There is a big misconception about disruptive companies. You do not necessarily have to reinvent the wheel to be successful — unless the tire is flat. You just need to know the difference.
Sometimes companies can take an existing product or technology and create something completely new out of it. The wheel may already be there, but it might be able to do much more than what it was originally intended for.
Identifying this opportunity for disruption requires keen insights from company leaders who can appreciate the innovations developed by the team while being focused on how that innovation can fulfill market needs elsewhere. The key is figuring out how the bits and pieces (just like peanut butter and chocolate) come together to present a new solution (Reese’s peanut butter cup).
Sometimes this type of innovative disruption comes about entirely by accident. That was the case when Arthur Fry was trying to find a better way to place bookmarks in his hymnal. He decided to use a low-tack adhesive that a scientist at 3M named Dr. Spencer Silver invented — albeit without a specific purpose for it at the time. This marriage of invention and purpose resulted in the ubiquitous Post-it note.
Aside from the few cases when needs met solutions so accidentally (and perhaps conveniently), in most cases innovation is created purposefully, with the innovator focused on solving a problem the market may not know exists.
Take for example the iPhone. In 2007, we already had cellphones that operated pretty much as regular landlines, except they allowed us to send and receive phone calls when away from the office or home. Although we were pretty content with that technology, Steve Jobs envisioned new possibilities that combined aspects of computers with existing cellphone functionality. He introduced a new type of device that people didn’t even realize they needed, yet, today, can’t imagine living without.
So, how does this carefully honed disruption come about? Companies need a leader who can think beyond the discovery at hand and envision ways to leverage it for entirely new markets, technologies or products, whether through partnerships, licensing deals or acquisitions.
Questions To Ask
Identifying disruptive technology and determining its impactfulness can be difficult. How to be innovative is not necessarily something that can be learned. Rather, it starts with hiring people who are truly inspired by the science. If there isn’t an innate passion, not only in leadership but also pervasively throughout the team, to discover and invent things, your company won’t be disruptive.
Yet, some business questions can set you on the path of discovery. Answering the following questions will be a good start toward the creation of a potentially disruptive solution:
Can we do it? Do we have the expertise to combine technologies and products into a workable solution? Is it scalable, or will it work only in the lab?
Part of the answer is based on the available technology. The other part of the answer is whether the company has the right people, the ability to make the correct new hires, or access to a motivated and willing partner.
What will it cost? How long will it take to develop and do we have enough money to invest in the R&D and then bring it to market?

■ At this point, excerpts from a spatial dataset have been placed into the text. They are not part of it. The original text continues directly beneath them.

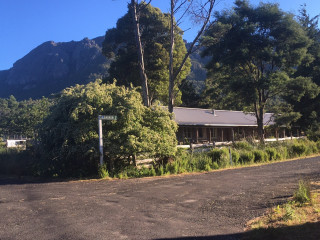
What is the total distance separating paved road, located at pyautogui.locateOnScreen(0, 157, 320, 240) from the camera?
5438mm

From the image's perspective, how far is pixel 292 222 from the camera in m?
5.50

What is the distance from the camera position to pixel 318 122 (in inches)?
1319

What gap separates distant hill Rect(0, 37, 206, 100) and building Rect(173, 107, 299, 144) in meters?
80.5

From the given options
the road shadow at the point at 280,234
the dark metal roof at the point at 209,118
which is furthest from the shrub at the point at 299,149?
the road shadow at the point at 280,234

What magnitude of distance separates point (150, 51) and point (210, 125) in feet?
30.5

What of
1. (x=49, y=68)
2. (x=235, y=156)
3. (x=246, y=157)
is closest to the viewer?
(x=235, y=156)

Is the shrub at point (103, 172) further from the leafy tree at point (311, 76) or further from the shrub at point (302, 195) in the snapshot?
the leafy tree at point (311, 76)

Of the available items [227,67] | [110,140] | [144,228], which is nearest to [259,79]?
[227,67]

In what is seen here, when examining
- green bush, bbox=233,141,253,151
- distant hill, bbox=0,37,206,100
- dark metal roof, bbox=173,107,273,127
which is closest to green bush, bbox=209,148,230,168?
green bush, bbox=233,141,253,151

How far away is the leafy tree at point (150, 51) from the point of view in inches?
1192

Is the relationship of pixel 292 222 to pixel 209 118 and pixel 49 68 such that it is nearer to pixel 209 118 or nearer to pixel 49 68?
pixel 209 118

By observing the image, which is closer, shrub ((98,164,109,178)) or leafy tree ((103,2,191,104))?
shrub ((98,164,109,178))

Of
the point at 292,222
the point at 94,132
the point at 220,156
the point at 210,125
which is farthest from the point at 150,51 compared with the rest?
the point at 292,222

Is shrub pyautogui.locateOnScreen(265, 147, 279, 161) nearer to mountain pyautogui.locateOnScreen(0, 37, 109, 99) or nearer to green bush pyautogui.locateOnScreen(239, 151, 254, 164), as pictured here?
green bush pyautogui.locateOnScreen(239, 151, 254, 164)
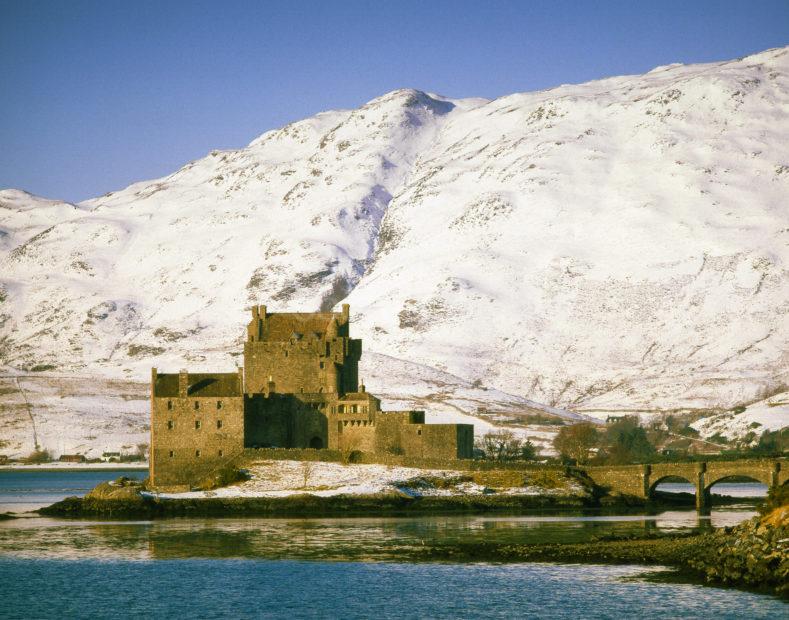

Based on your answer, the next question may be, how do we secure additional funding to make it happen?
Is there a market for it? Does it solve a need? Even if it solves a need, is there a large enough market for the solution that is sustainable and generates a return on investment (ROI)? You need to make sure the potential market is large to generate a profit after development costs — you don’t want to spend millions on a market worth only thousands of dollars.
Can you test whether or not the hypothesis about market demand is correct? This becomes more challenging if you’re developing a solution for a problem the consumer doesn’t yet recognize or know that one needs.
Can we take it to market? Just having a disruptive solution isn’t enough. You also need to know that you can sell it. In some markets, you need third-party companies who specialize in that particular market. If you don’t have their cooperation, even if there’s demand for your product, you won’t be able to sell it. You need to make sure you understand how the market works and how to get your product in front of potential customers.
It doesn’t take the invention of a new wheel to disrupt markets as we know them. Sometimes, it only takes a new way of looking at it and then having visionary leaders and innovative teams made up of the right people, a tolerance for risk, and the inspiration to want to do disruptive things. In our view, this perspective is disruptive in its own right.